*Article:*
↓↓↓

Marie-Agnès Poussier-Winsback : «30% des secrétaires de mairie vont partir à la retraite d'ici 2030»

Le 20 novembre 2023

Marie-Agnès Poussier-Winsback, députée Horizons de la 9e circonscription de la Seine-Maritime, a porté la proposition de loi sur la revalorisation du métier de secrétaire de mairie (en procédure accélérée). Une proposition de loi adoptée mardi 14 novembre 2023 à l'unanimité (150 députés présents, 150 voix pour, 0 contre).

 

Ce métier de secrétaire de mairie est un métier à part entière, qui existe dans plus de 29 000 communes. Or il figure parmi les 12 métiers les plus en tension de recrutement dans la fonction publique territoriale. L'enjeu de cette loi est de rendre ce métier plus attractif et d'anticiper le départ à la retraite de 30% des effectifs dans les sept prochaines années.

 

Horizons publics l'a interviewé dans son bureau de l'Assemblée nationale au moment où la proposition de loi était examinée par les députés.

Quelles sont les exigences de la fonction des secrétaires de mairie?

Elles doivent être compétentes dans le domaine juridique, financier et managériale... Les secrétaires de mairie sont des personnes qui sont un peu des couteaux suisses voire des moutons à cinq pattes. Elles sont indispensables au fonctionnement des communes aujourd'hui dans notre pays.

Pourquoi une loi pour revaloriser le métier de secrétaire de mairie?

On a du mal à recruter aujourd'hui des secrétaires de mairie parce que d 'abord c'est un métier difficile, très exigeant, qui nécessite de très nombreuses compétences et puis une forte inquiétude parce que nous allons avoir dans les sept années à venir, c'est -à -dire d 'ici 2030, et bien 30% des secrétaires de mairie qui vont partir d'ici 2030, ça passe par peut -être déjà faire mieux connaître le métier et le rendre plus attractif. Cela passe aussi par une animation d'un réseau, vous avez des territoires où les secrétaires de mairie sont très isolées, elles connaissent à peine la secrétaire de mairie d'à côté. Au niveau départemental, à minima, les centres de gestion peuvent jouer un rôle d'animation. il faut aussi qu 'on puisse reconnaître concrètement leur compétence, c 'est -à -dire que le passage de catégorie C en catégorie B, je pense, est très attendu, parce que ça va correspondre à des faits, facilité de déroulement de carrière et puis concrètement, à une revalorisation salariale, et puis l'accès à des formations. Elles sont aussi très demandeuses de formation, parce que souvent elles ont un petit peu la tête dans le guidon, pardonnez -moi l 'expression, mais cela les empêche d'aller se former. On sait aussi que les formations, au -delà de la formation, c 'est aussi de l 'échange avec nos homologues.

Comment imaginez-vous la secrétaire de mairie de demain?

↑↑↑

*Données sources:*

↓↓↓

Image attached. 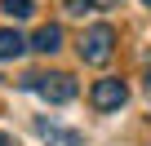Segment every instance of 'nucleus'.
<instances>
[{"mask_svg":"<svg viewBox=\"0 0 151 146\" xmlns=\"http://www.w3.org/2000/svg\"><path fill=\"white\" fill-rule=\"evenodd\" d=\"M27 89H31L36 98L53 102V106H62V102H71V98H76V80L67 75V71H49V75H27Z\"/></svg>","mask_w":151,"mask_h":146,"instance_id":"nucleus-1","label":"nucleus"},{"mask_svg":"<svg viewBox=\"0 0 151 146\" xmlns=\"http://www.w3.org/2000/svg\"><path fill=\"white\" fill-rule=\"evenodd\" d=\"M111 53H116V31H111L107 22L89 27V31H85V40H80V58H85L89 66H107V62H111Z\"/></svg>","mask_w":151,"mask_h":146,"instance_id":"nucleus-2","label":"nucleus"},{"mask_svg":"<svg viewBox=\"0 0 151 146\" xmlns=\"http://www.w3.org/2000/svg\"><path fill=\"white\" fill-rule=\"evenodd\" d=\"M89 102H93V111H120L129 102V84L116 80V75H107V80H98L89 89Z\"/></svg>","mask_w":151,"mask_h":146,"instance_id":"nucleus-3","label":"nucleus"},{"mask_svg":"<svg viewBox=\"0 0 151 146\" xmlns=\"http://www.w3.org/2000/svg\"><path fill=\"white\" fill-rule=\"evenodd\" d=\"M31 49H36V53H58V49H62V27H58V22L40 27V31L31 36Z\"/></svg>","mask_w":151,"mask_h":146,"instance_id":"nucleus-4","label":"nucleus"},{"mask_svg":"<svg viewBox=\"0 0 151 146\" xmlns=\"http://www.w3.org/2000/svg\"><path fill=\"white\" fill-rule=\"evenodd\" d=\"M22 53H27V40H22L18 31H9V27H5V31H0V62L22 58Z\"/></svg>","mask_w":151,"mask_h":146,"instance_id":"nucleus-5","label":"nucleus"},{"mask_svg":"<svg viewBox=\"0 0 151 146\" xmlns=\"http://www.w3.org/2000/svg\"><path fill=\"white\" fill-rule=\"evenodd\" d=\"M40 137H45L49 146H85L80 133H71V128H53V124H40Z\"/></svg>","mask_w":151,"mask_h":146,"instance_id":"nucleus-6","label":"nucleus"},{"mask_svg":"<svg viewBox=\"0 0 151 146\" xmlns=\"http://www.w3.org/2000/svg\"><path fill=\"white\" fill-rule=\"evenodd\" d=\"M5 14H9V18H31L36 5H31V0H5Z\"/></svg>","mask_w":151,"mask_h":146,"instance_id":"nucleus-7","label":"nucleus"},{"mask_svg":"<svg viewBox=\"0 0 151 146\" xmlns=\"http://www.w3.org/2000/svg\"><path fill=\"white\" fill-rule=\"evenodd\" d=\"M85 5L89 0H67V14H85Z\"/></svg>","mask_w":151,"mask_h":146,"instance_id":"nucleus-8","label":"nucleus"},{"mask_svg":"<svg viewBox=\"0 0 151 146\" xmlns=\"http://www.w3.org/2000/svg\"><path fill=\"white\" fill-rule=\"evenodd\" d=\"M89 5H98V9H116L120 0H89Z\"/></svg>","mask_w":151,"mask_h":146,"instance_id":"nucleus-9","label":"nucleus"},{"mask_svg":"<svg viewBox=\"0 0 151 146\" xmlns=\"http://www.w3.org/2000/svg\"><path fill=\"white\" fill-rule=\"evenodd\" d=\"M0 146H18V142H14V137H9V133H0Z\"/></svg>","mask_w":151,"mask_h":146,"instance_id":"nucleus-10","label":"nucleus"},{"mask_svg":"<svg viewBox=\"0 0 151 146\" xmlns=\"http://www.w3.org/2000/svg\"><path fill=\"white\" fill-rule=\"evenodd\" d=\"M142 5H147V9H151V0H142Z\"/></svg>","mask_w":151,"mask_h":146,"instance_id":"nucleus-11","label":"nucleus"}]
</instances>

↑↑↑

*Énoncé A:*
Répondez aux questions suivantes d'après l'article sur les secrétaires de mairie.
(i) Quel jour la proposition de loi a-t-elle été adoptée, et avec combien de voix pour et contre ?
(ii) Dans combien de communes le métier de secrétaire de mairie existe-t-il ?
(iii) Quel changement de catégorie la députée dit-elle très attendu ?
*Énoncé B:*
Poursuivez l'article sur les secrétaires de mairie à partir de la question sur laquelle il se termine.

*Réponse A:*
(i) Le mardi 14 novembre 2023, avec 150 voix pour et 0 contre.
(ii) Dans plus de 29 000 communes.
(iii) Le passage de la catégorie C à la catégorie B.

*Réponse B:*
Comment je l 'imagine ? Toujours aussi motivé, un peu plus jeune, toujours à travailler ici, mais aussi peut -être là, parce que toutes les communes n 'ont pas la possibilité d 'embaucher à 35 heures une secrétaire de mairie, donc cette même mobilité possible, cette même polyvalence, Cette même écoute par rapport à la population, parce que l 'on sait que les permanences qu'elles tiennent, sont aussi très importantes en termes de cohésion sociale, en termes de remontée d 'informations pour les élus locaux.

L'exposé des motifs contenu dans la loi

Les secrétaires de mairie exercent dans les communes de moins de 3 500 habitants, où ils sont essentiels, à la fois pour les habitants, pour qui ils représentent le premier service public de proximité, et pour le maire, dont ils sont le principal – et parfois unique – collaborateur.

Souvent qualifiés de « couteaux suisses », ils assurent des missions diverses et variées, qui relèvent de l’accueil du public, de l’aide aux démarches administratives, de la médiation entre les citoyens et l’administration, du conseil au maire et aux élus municipaux, de la gestion budgétaire, de la comptabilité publique, de la commande publique, du droit funéraire, de l’état civil, de l’organisation des élections, de l’urbanisme, du fonctionnement de la commune et de ses instances, des dossiers de subventions, du suivi des agents techniques et des travaux, etc. En résumé, de véritables chevilles ouvrières de la vie communale.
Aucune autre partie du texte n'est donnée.